Jeter ses poubelles n’importe où, avoir un comportement agressif en rue, dégrader du mobilier urbain, du stationnement sauvage… Les incivilités sont malheureusement toujours nombreuses dans nos rues. Mais à Mons, on a décidé de prendre le taureau par les cornes. Notamment depuis le début de la nouvelle mandature durant laquelle le bourgmestre Nicolas Martin et l’échevine de la propreté Charlotte De Jaer ont souhaité faire de la lutte contre les incivilités une priorité.

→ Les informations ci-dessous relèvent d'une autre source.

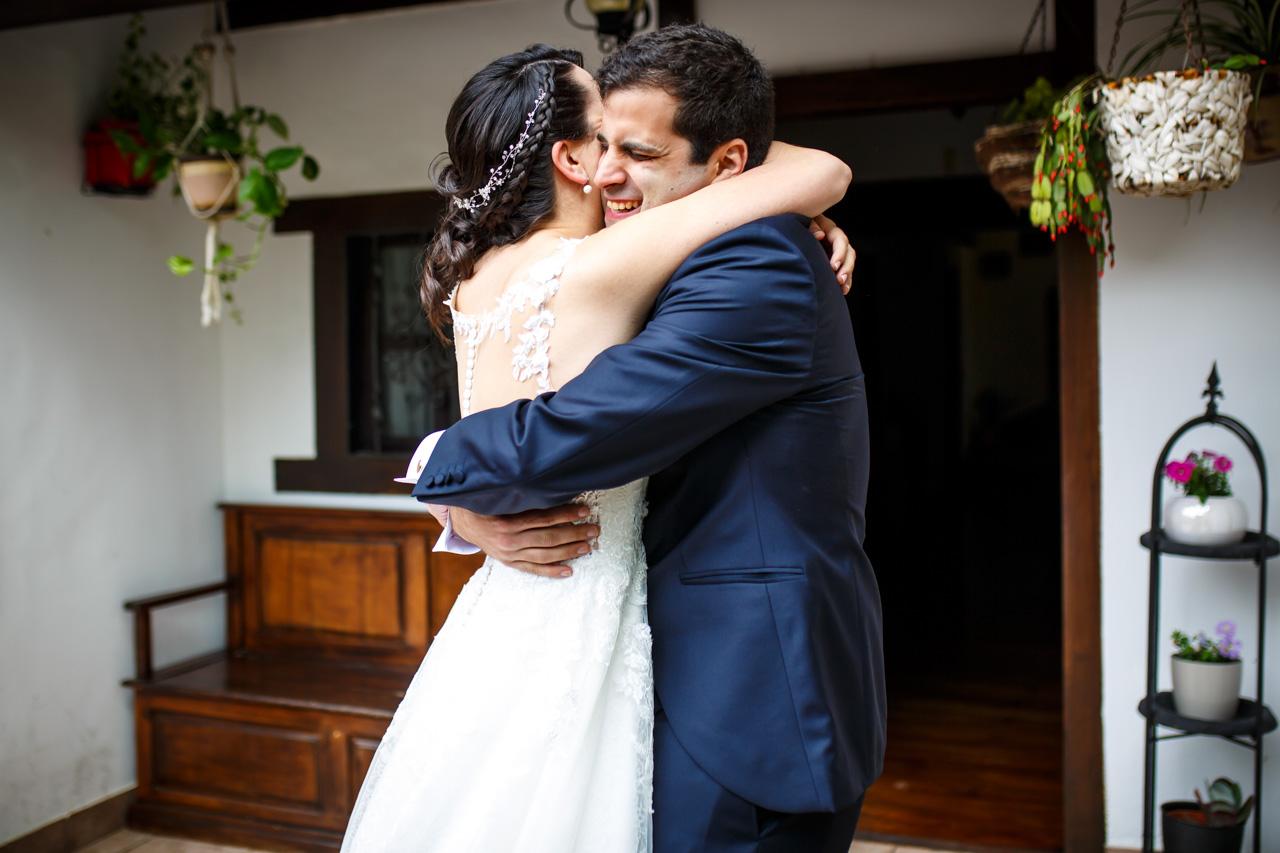los novios se abrazan por primera vez en una boda en bekoerrota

Et cela s'observe dans les chiffres. Le bureau des amendes administratives a achevé une année record en 2019 avec pas moins de 7 000 dossiers traités. Le nombre de dossiers a même plus que quadruplé en cinq ans (1191 en 2015, 1620 en 2016, 4139 en 2017, 6143 en 2018). "Cette augmentation s’explique par la volonté assumée de l’autorité communale de ne plus laisser passer une série de comportements inacceptables pour la sécurité et la quiétude de nos habitants", commente Nicolas Martin.

Le manque de civisme de certains peut en effet donner une impression d’impunité voire même un sentiment d’insécurité à l’ensemble de la population. "Au-delà de la sanction, nous travaillons également sur la prévention. Ce sont deux aspects indissociables qui se complètent mutuellement. Il faut à la fois faire diminuer les comportements inciviques, répondre aux attentes et problématiques des citoyens et faire entendre et assimiler la notion de respect entre concitoyens montois."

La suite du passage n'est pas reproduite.